(Web page caption snippets)
========================================

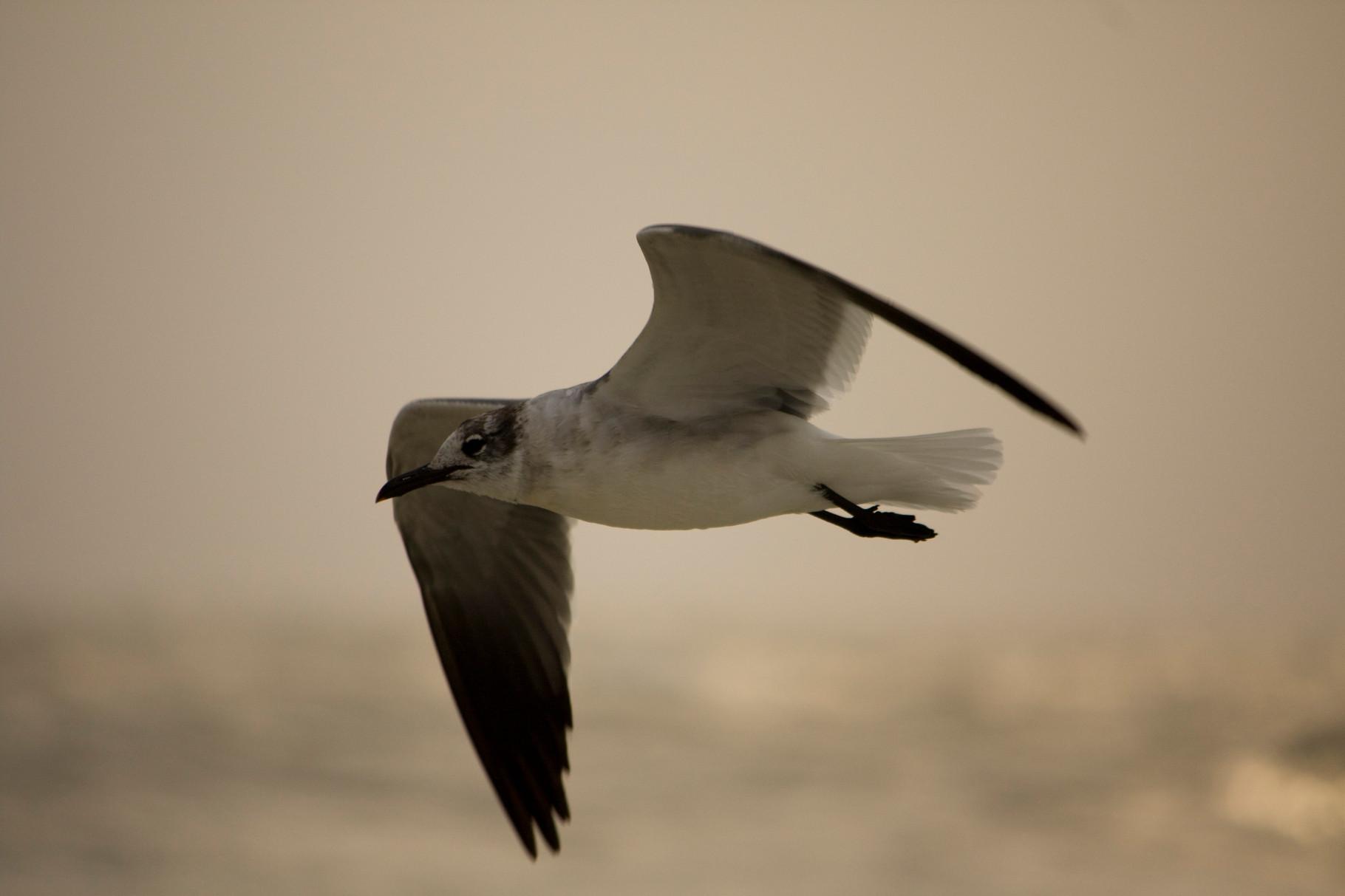 22_Möwe (gull) in Fort Walton Beach in Florida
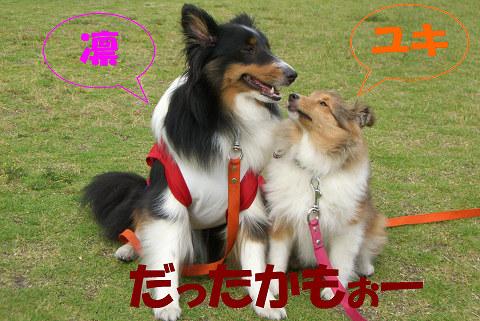 2007.06.10 凛&ユキだったかもぉー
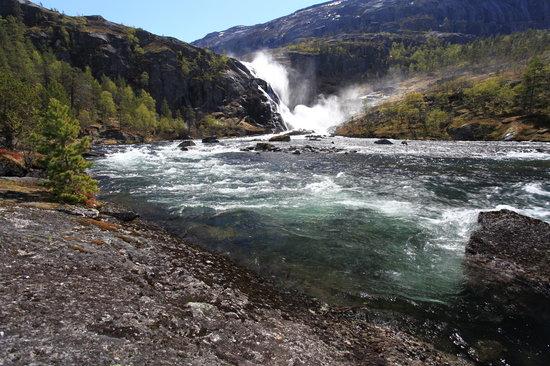 Kinsarvik, Norwegia: Nykkjesøyfossen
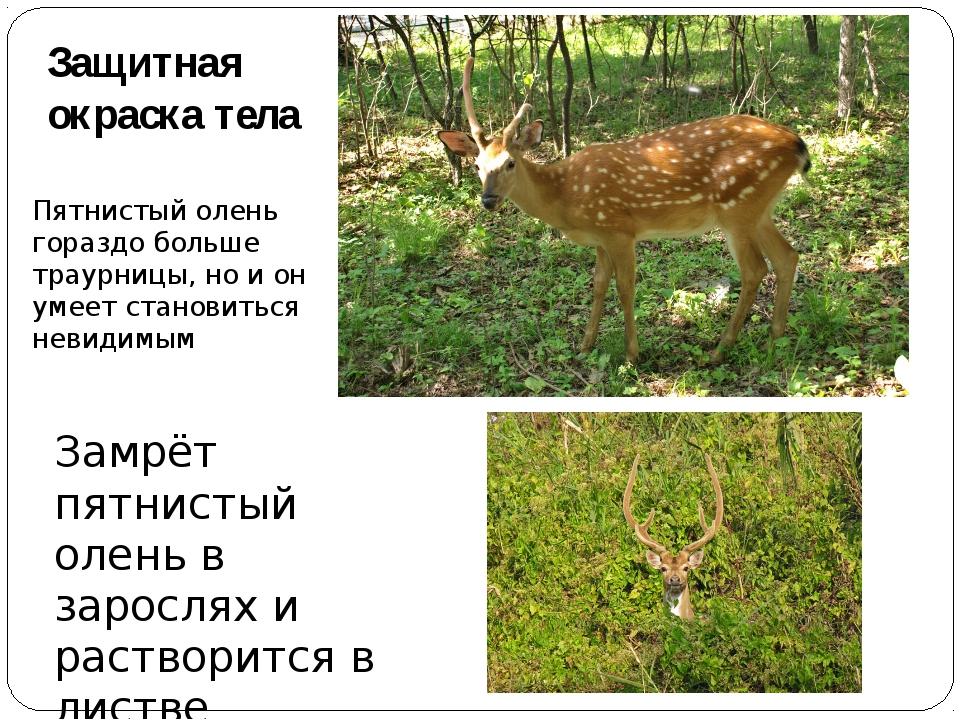 Защитная окраска тела Пятнистый олень гораздо больше траурницы, но и он умеет...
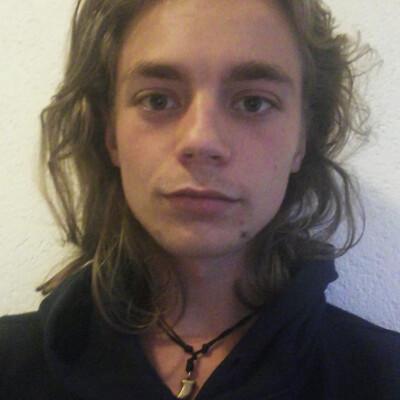 Dante zoekt een Kamer / Studio / Appartement in Leiden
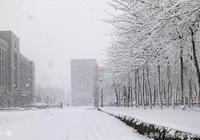 東北局部將迎暴雪,玉米可適時分批出售!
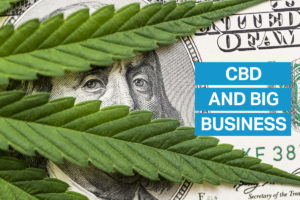CBD and Money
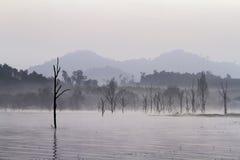 有死的树的湖 免版税库存照片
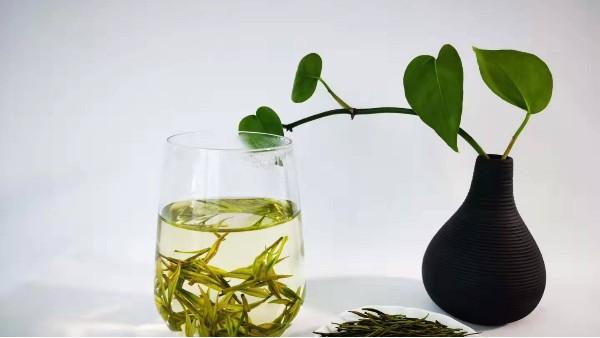 云雾茶应在啥季节喝?喝对绿茶才养生!【鸦鹊山】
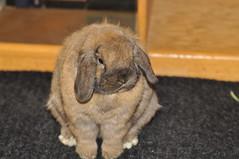 my little buddy Toffee (sensitivebunnyguy) Tags: bunnies lopear houserabbits cutebunnyphotos neyherlanddwarf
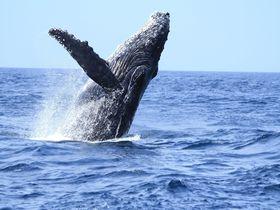 GWまでがベストシーズン!小笠原の海でザトウクジラを目撃しよう
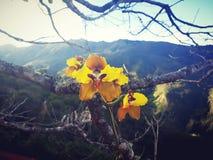 orchidée peruavian Photo stock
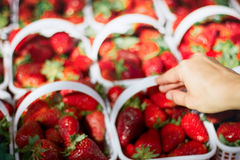 Person`s hand picking up strawberries in the basket. Outdoor market, berries in the basket, fresh strawberries, food, healthy food, healthy eating, red Royalty Free Stock Photography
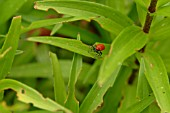 LILY BEETLE,  ON LILY LEAF,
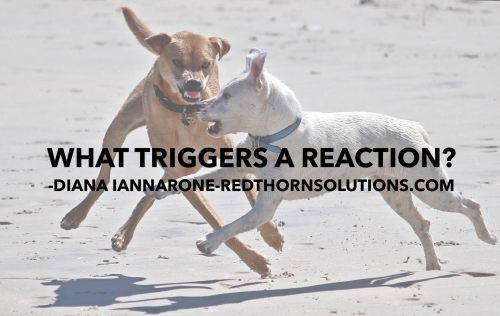 triggers-a-reaction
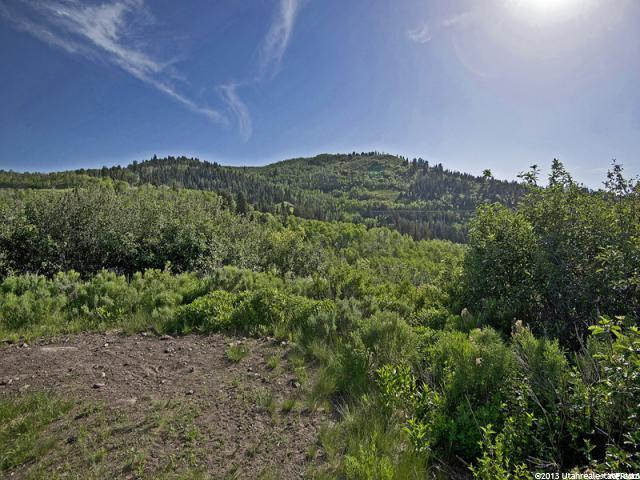 9836 E DEER CREEK DR Heber City, UT 84032 - MLS #: 1441081
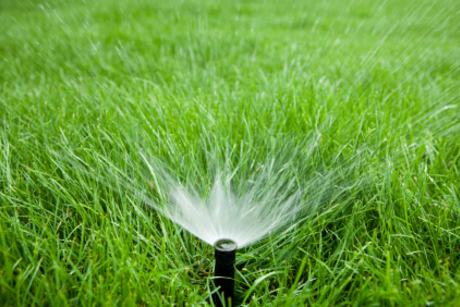 Advance Irrigation & Outdoor Solutions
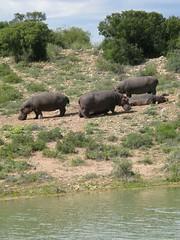 Hippopotamus at Buffelsdrift Game Lodge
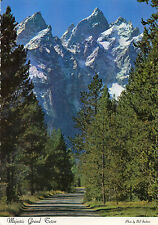 postcard USA Wyoming  Majestic Grand Teton unposted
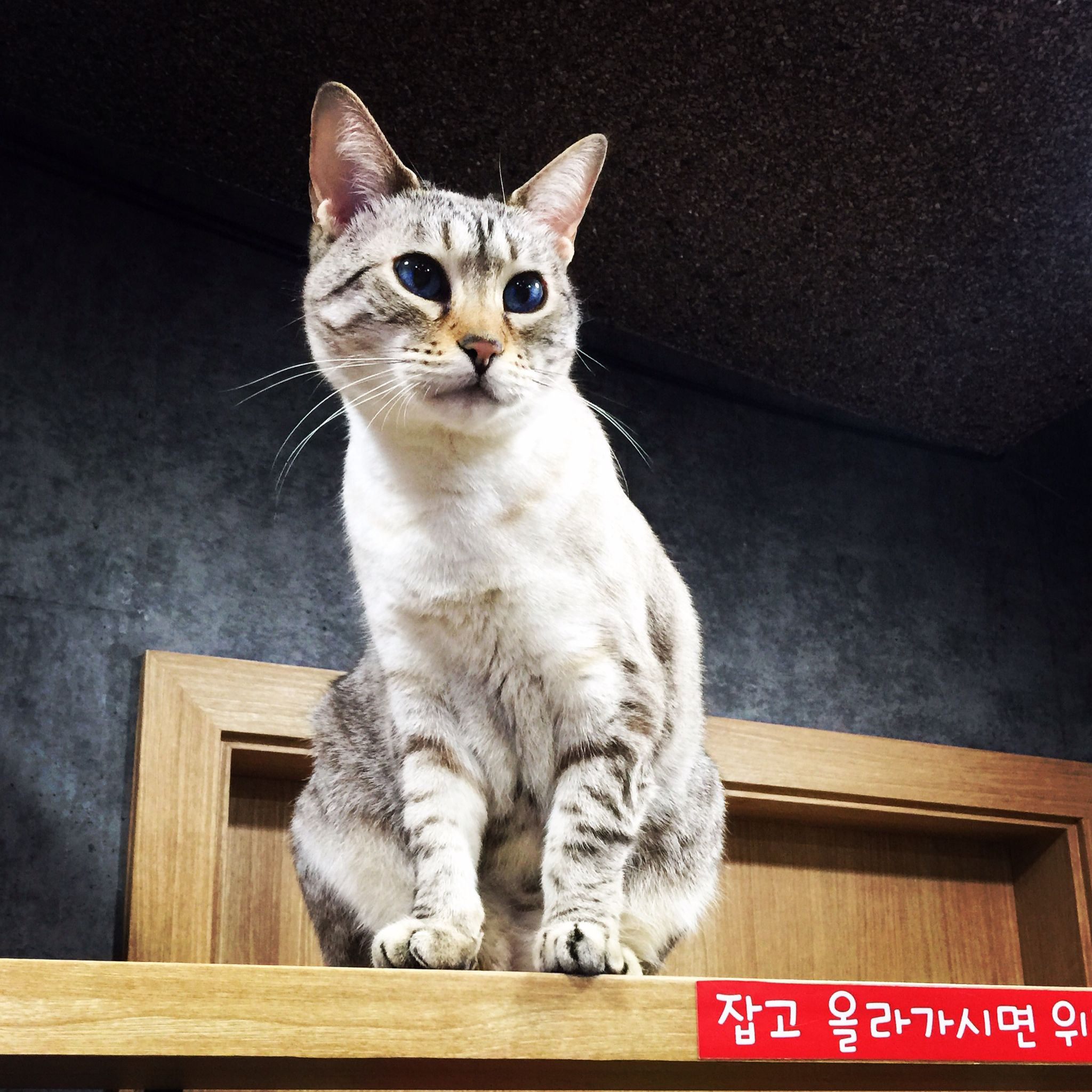 The official greeter at the Cat Cafe in Seoul, South Korea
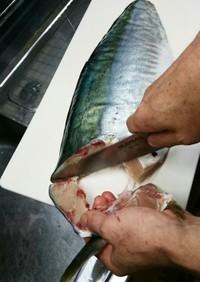 マグロ漁師流簡単ブリ捌き方から刺身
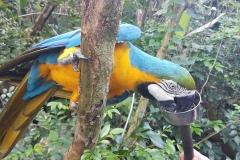 Cebu Safari park - Krmení papoušků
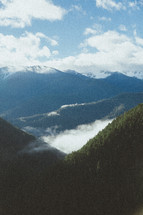 clouds over a mountain pine forest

========================================

Your answer must be exactly the lines from the one with "postcard USA Wyoming" through the final line of the data, with no pictures in it.

 postcard USA Wyoming  Majestic Grand Teton unposted
 The official greeter at the Cat Cafe in Seoul, South Korea
 マグロ漁師流簡単ブリ捌き方から刺身
 Cebu Safari park - Krmení papoušků
 clouds over a mountain pine forest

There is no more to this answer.